- Also known as: U. Rajesh, Mandolin Rajesh
- Born: Uppalapu Rajesh 17 May 1977 (age 49)
- Origin: Palakollu, Andhra Pradesh, India
- Genres: Indian classical music, jazz fusion, world music
- Occupations: Musician, music director
- Instrument: Electric mandolin
- Years active: 1983–present
- Member of: Srishti
- Relatives: U. Srinivas (brother)

= U. Rajesh =

Indian composer and musician

Uppalapu Rajesh popularly known as Mandolin Rajesh is an Indian mandolin player of Carnatic classical music, a music producer, and a composer.

==Career==
His work with John McLaughlin's album Floating Point, received a Grammy nomination in 2009. He was the youngest participant in the Magic Mandolin Festival, (Germany), has performed at the Lincoln Centre, New York City, and has given concerts in BBC Live at London, Melbourne Concert Hall, Cité de la Musique, Paris, Greece, Canada, Middle-East, United States, and Europe.

He has performed live with the Johannesburg Philharmonic Orchestra (with Dominique Di Piazza), KZN Philharmonic Orchestra, and Closer home (with Stephen Devassy). His music performance at New York in 2006, was voted among the best concerts of the year, by The New Yorker. He was specially honored by the President of India, in April 2007.

He has released solo albums, namely – Coromandel Duet (with A.K.Palanivel), Amalgamation, Vikku Vinayakaram, Spirits, Following My Heart and Into the Light. The musical album Samjanitha included himself, U. Srinivas, Zakir Hussain, Sivamani, and George Brook. U. Rajesh has been involved in tours and recordings with many music artists in both North and South India, such as Ustad Zakir Hussain, Ustad Sultan Khan, Pandit Hariprasad Chaurasia, Shankar Mahadevan, Hariharan, Louis Banks, Ranjit Barot, Mike Marshall, Sivamani and Pete Lockett, Karsh Kale and Greg Ellis, Bickram Ghosh, Kamal Sabri, Niladri Kumar etc. U. Rajesh in 2014, teamed with singer Karthik to form the band Srishti.

==Personal life==
U. Rajesh was born on 17 May 1977 at Palakol, Andhra Pradesh, as the youngest child of U. Satyanarayana (father) and Kantham (mother). He is the younger brother of late U. Srinivas, a notable mandolin player in Carnatic classical music, in India.

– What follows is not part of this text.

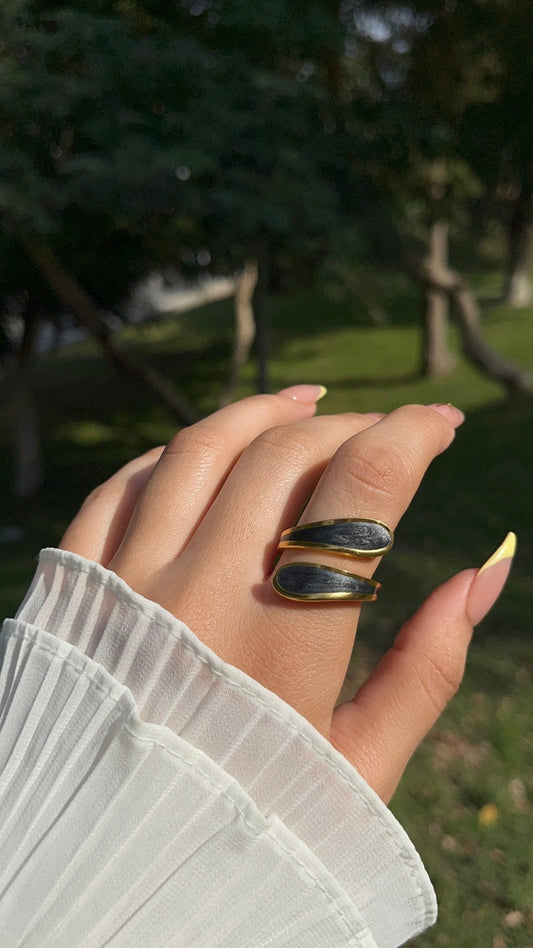 Eclipse Ring - Stainless Steel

In his childhood, his father and brother were his tutors in music. He started playing carnatic classical music on mandolin at the age of 6, and performed his first concert, at Kanchi Kamakoti Peetham in the presence of Shri. Chandrasekarendra Saraswathi. U. Rajesh is an ardent devotee of the Paramacharya of Kanchi. He is also a follower and devotee of Sri Sathya Sai Baba and has performed before him on several occasions.

He and his brother have performed in concerts together, and have released musical albums together. He is one of the directors of the music school, Srinivas Institute of World Music (SIOWM, named after U. Srinivas), Chennai, Tamil Nadu, which is providing free musical tuition to the students.

==Concerts==
Starting at the age of 10, Rajesh started performing along with his brother. Rajesh was initiated to music by Kanchi Pamacharya and has given performances in over 50 countries. He continues to perform in carnatic classical and fusion music.

==Controversy==
In 2018, as a part of what was widely considered as India's #MeToo movement, singer Chinmayi shared an account of a minor who was allegedly sexually harassed by Rajesh.